----- Extracted text -----

Signaling end-of-sequence from a generator-function

More often than not a generator-function that yields a sequence of values will not be an infinite Fibonacci sequence, but rather some bounded sequence of objects, either from a file, a socket, a database query, etc, so we need to be able to signal end-of-sequence. One way to do it is to yield elements wrapped in std::unique_ptr or std::optional:

  fn::seq([]() -> std::unique_ptr<...> { ... })
% fn::take_while([](const auto& x) { return bool(x); })
% fn::transform(fn::get::dereferenced{})
% ...

If your value-type has an "empty" state interpretable as end-of-inputs, you can use the value-type directly without wrapping.

If you don't care about incurring an exception-handling overhead once per whole seq, there's a simpler way of doing it: just return fn::end_seq() from the generator function (e.g. see my_intersperse example). This throws end-of-sequence exception that is caught under the hood (python-style). If you are in -fno-exceptions land, then this method is not for you.

Summary of different ways of passing inputs

      fn::seq([]{ ... }) % ... // as input-range from a nullary invokable

          std::move(vec) % ... // pass a container by-move
                    vec  % ... // pass by-copy

           fn::from(vec) % ... // as move-view yielding elements by-move (std::move will make copies iff vec is const)
          fn::cfrom(vec) % ... // as above, except always take as const-reference / yield by copy
           fn::refs(vec) % ... // as seq taking vec by reference and yielding reference-wrappers

fn::from(it_beg, it_end) % ... // as a move-view into range (std::move will make copies iff const_iterator)
  fn::from(beg_end_pair) % ... // as above, as std::pair of iterators

Note: fn::from can also be used to adapt an lvalue-reference to an Iterable that implements begin() and end() as free-functions rather than methods.

Primer on using projections

Grouping/sorting/uniqing/where_max_by/etc. functions take a projection function rather than a binary comparator as in std:: algorithms.

    // Sort by employee_t::operator<.

-----

● Required work
• a. Swap "free-functions" for "non-member functions" in the documentation, then write out the passage starting at "fn::from(vec) % ..." and ending at "in std:: algorithms.".
• b. Render this sentence from the documentation in French: "If your value-type has an "empty" state interpretable as end-of-inputs, you can use the value-type directly without wrapping."
• c. According to the documentation, what happens when a generator function returns fn::end_seq()?

----- Dataset extract -----

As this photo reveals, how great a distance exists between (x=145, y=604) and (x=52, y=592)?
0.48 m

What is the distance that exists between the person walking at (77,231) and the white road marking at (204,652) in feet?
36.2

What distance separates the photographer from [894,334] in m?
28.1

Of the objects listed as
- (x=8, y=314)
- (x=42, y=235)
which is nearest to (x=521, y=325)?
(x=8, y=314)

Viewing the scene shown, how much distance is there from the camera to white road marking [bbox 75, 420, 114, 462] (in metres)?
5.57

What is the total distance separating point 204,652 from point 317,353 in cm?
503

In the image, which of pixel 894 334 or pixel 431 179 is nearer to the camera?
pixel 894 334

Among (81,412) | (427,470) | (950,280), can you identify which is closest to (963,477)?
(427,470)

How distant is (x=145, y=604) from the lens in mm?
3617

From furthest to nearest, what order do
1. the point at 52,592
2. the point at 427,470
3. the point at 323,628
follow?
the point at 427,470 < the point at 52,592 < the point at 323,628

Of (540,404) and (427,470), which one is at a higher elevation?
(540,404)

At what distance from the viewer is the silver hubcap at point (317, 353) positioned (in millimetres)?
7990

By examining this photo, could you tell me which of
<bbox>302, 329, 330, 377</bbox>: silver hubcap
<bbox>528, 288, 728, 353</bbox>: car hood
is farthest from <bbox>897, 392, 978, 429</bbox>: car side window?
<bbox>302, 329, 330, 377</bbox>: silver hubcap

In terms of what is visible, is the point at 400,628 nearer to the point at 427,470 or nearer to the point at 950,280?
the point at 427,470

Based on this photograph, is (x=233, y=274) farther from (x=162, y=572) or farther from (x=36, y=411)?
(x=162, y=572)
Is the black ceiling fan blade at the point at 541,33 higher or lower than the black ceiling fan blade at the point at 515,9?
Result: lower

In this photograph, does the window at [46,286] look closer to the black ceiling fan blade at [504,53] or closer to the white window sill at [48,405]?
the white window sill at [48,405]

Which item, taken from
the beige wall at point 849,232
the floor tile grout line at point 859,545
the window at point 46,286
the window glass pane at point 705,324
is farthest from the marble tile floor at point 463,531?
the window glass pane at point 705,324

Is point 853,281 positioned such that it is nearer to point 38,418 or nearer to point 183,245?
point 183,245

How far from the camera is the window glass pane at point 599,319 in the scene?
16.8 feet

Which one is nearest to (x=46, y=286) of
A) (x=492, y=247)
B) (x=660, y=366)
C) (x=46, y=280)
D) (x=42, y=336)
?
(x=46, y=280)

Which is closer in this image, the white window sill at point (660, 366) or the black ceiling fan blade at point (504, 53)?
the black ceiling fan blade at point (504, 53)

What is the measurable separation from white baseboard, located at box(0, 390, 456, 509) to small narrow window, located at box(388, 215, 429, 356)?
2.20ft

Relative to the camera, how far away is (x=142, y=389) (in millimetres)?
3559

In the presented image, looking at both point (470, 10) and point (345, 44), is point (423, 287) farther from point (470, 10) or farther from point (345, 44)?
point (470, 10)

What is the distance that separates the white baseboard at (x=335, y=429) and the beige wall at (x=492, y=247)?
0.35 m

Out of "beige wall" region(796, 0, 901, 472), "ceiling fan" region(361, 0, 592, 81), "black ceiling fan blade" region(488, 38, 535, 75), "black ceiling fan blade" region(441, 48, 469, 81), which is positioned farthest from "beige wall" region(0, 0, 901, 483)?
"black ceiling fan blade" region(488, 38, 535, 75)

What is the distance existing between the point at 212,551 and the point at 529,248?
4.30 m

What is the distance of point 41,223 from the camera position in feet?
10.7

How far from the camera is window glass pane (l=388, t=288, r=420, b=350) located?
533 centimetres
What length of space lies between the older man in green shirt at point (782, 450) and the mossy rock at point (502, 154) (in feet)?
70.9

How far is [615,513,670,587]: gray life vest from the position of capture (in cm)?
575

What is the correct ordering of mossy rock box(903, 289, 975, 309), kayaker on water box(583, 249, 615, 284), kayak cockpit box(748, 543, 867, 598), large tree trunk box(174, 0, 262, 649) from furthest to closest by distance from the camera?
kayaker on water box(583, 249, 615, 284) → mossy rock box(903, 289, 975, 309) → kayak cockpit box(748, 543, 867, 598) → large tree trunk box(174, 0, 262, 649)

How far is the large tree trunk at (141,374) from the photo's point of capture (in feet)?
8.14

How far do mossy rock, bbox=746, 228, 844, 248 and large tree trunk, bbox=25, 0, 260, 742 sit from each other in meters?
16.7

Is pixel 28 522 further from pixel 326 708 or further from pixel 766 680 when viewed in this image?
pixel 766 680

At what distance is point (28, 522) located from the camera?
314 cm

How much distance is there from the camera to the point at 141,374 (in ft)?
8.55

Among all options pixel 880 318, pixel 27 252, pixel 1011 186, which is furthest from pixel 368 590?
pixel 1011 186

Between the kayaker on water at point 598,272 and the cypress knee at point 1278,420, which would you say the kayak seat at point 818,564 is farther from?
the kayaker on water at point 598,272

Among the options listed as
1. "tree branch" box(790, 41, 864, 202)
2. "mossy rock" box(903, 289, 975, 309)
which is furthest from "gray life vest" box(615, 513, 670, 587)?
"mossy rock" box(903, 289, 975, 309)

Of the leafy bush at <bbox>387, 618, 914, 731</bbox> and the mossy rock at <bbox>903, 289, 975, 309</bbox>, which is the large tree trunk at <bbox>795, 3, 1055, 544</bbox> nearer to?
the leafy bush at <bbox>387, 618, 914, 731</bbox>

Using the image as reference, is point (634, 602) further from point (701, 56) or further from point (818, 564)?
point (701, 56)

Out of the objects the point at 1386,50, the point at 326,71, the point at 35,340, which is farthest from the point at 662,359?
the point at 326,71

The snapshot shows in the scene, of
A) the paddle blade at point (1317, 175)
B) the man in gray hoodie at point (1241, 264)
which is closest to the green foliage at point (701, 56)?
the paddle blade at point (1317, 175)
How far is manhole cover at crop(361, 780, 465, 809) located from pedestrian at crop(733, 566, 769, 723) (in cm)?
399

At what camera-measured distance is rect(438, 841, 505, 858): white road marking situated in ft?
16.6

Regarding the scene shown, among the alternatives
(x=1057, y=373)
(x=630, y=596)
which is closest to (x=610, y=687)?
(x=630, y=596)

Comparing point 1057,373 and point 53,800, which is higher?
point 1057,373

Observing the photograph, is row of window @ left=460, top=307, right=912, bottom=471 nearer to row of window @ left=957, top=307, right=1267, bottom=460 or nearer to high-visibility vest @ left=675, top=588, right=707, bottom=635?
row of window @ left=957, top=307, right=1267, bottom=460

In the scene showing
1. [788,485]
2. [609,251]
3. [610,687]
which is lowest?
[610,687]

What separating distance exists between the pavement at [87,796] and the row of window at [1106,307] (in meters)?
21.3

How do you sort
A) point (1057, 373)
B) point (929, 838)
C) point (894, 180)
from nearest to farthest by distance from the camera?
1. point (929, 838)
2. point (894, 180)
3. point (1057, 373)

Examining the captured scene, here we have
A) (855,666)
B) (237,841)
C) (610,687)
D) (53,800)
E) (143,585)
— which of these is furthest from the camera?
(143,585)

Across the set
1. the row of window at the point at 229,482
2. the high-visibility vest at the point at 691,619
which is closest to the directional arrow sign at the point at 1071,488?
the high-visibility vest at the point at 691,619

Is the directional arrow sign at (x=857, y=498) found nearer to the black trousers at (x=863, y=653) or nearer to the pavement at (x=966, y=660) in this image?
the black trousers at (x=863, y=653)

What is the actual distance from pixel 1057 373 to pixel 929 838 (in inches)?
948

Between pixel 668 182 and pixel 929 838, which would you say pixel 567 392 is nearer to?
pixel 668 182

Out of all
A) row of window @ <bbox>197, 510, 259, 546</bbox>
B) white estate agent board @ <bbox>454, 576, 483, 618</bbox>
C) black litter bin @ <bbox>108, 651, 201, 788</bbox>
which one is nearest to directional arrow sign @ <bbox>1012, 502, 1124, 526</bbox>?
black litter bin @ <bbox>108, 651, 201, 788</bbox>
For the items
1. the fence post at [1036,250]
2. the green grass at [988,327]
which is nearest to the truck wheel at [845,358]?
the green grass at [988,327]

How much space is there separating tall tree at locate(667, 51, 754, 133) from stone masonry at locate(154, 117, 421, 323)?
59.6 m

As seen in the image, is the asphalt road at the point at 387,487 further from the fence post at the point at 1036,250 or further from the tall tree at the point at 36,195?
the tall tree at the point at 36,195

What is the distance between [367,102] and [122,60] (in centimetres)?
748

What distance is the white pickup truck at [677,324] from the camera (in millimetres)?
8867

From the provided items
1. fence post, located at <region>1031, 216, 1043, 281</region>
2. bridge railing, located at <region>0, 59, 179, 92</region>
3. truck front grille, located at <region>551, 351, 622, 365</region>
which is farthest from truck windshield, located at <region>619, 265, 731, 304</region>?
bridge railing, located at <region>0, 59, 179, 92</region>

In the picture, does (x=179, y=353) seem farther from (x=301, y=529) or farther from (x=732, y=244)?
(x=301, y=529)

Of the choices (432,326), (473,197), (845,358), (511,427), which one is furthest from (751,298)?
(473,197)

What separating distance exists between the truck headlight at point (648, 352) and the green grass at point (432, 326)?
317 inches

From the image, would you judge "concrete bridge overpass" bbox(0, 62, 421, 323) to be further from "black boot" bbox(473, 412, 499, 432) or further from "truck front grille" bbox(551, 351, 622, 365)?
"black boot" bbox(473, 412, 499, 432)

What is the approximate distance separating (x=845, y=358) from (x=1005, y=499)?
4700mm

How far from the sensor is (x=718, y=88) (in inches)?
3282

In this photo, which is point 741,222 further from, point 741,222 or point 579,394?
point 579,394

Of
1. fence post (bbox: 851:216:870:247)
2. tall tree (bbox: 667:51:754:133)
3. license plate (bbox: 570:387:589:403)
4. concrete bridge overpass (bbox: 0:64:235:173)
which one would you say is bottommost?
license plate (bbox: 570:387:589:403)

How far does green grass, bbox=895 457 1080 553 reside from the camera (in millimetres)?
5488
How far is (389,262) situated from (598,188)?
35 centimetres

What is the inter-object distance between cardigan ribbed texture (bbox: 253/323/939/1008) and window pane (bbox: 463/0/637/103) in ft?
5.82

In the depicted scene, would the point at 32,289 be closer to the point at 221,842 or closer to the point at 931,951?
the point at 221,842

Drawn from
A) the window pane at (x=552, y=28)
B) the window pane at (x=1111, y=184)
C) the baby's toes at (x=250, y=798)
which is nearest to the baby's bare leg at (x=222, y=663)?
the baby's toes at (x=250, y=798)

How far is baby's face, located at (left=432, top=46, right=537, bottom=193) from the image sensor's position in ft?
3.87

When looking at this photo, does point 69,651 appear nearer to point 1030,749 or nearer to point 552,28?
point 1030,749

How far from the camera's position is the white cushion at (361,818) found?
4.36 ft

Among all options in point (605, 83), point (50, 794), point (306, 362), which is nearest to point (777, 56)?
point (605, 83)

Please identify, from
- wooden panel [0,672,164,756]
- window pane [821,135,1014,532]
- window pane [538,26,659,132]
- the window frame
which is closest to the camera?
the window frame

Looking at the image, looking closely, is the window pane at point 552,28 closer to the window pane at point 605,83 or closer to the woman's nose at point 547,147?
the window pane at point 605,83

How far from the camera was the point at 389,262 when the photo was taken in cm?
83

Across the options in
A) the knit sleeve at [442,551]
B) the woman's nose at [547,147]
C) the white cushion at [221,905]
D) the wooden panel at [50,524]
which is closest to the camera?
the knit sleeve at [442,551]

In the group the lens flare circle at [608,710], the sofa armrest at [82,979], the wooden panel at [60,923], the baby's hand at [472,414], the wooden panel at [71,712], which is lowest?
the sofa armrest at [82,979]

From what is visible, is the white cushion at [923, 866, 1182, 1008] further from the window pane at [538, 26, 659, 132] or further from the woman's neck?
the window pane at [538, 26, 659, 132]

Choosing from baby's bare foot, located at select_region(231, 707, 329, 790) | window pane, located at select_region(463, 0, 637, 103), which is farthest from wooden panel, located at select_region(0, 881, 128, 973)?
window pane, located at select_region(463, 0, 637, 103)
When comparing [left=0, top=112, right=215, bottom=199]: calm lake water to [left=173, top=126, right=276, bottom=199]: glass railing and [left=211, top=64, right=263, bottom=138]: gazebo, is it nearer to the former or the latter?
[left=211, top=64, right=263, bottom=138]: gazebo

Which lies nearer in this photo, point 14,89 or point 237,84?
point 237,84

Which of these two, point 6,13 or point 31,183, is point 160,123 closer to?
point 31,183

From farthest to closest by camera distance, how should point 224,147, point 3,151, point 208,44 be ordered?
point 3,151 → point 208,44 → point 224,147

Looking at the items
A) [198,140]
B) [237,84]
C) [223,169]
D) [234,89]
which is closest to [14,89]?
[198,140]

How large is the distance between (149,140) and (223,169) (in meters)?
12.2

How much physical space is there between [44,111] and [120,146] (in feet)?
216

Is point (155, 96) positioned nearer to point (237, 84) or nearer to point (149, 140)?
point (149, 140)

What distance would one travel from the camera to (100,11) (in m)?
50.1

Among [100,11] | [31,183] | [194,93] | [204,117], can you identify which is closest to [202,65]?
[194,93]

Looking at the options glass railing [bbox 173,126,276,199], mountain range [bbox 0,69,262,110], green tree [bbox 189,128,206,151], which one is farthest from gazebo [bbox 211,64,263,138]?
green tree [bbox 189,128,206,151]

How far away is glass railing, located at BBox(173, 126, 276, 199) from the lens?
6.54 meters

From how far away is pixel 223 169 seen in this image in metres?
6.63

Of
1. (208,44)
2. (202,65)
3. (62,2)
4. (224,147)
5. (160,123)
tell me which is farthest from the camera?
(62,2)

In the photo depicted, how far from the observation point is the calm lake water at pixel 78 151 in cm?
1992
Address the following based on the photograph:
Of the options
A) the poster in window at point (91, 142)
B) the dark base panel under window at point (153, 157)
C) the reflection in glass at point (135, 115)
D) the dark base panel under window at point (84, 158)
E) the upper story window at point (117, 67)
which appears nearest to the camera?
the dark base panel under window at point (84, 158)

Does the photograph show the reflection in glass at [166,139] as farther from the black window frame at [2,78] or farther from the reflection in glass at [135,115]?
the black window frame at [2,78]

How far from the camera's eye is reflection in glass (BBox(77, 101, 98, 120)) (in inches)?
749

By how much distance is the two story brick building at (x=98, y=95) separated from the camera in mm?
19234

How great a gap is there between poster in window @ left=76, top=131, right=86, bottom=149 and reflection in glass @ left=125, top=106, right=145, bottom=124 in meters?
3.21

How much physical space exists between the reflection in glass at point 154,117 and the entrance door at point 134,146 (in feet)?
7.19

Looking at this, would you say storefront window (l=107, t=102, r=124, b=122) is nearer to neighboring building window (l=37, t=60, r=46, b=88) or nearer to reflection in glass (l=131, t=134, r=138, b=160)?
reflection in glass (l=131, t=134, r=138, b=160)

-----

● Solutions to the tasks
• a.
fn::from(vec) % ... // as move-view yielding elements by-move (std::move will make copies iff vec is const)
          fn::cfrom(vec) % ... // as above, except always take as const-reference / yield by copy
           fn::refs(vec) % ... // as seq taking vec by reference and yielding reference-wrappers

fn::from(it_beg, it_end) % ... // as a move-view into range (std::move will make copies iff const_iterator)
  fn::from(beg_end_pair) % ... // as above, as std::pair of iterators

Note: fn::from can also be used to adapt an lvalue-reference to an Iterable that implements begin() and end() as non-member functions rather than methods.

Primer on using projections

Grouping/sorting/uniqing/where_max_by/etc. functions take a projection function rather than a binary comparator as in std:: algorithms.

• b. Si votre type de valeur possède un état « vide » interprétable comme la fin des entrées, vous pouvez utiliser directement le type de valeur sans l'envelopper.

• c. It throws an end-of-sequence exception that is caught under the hood.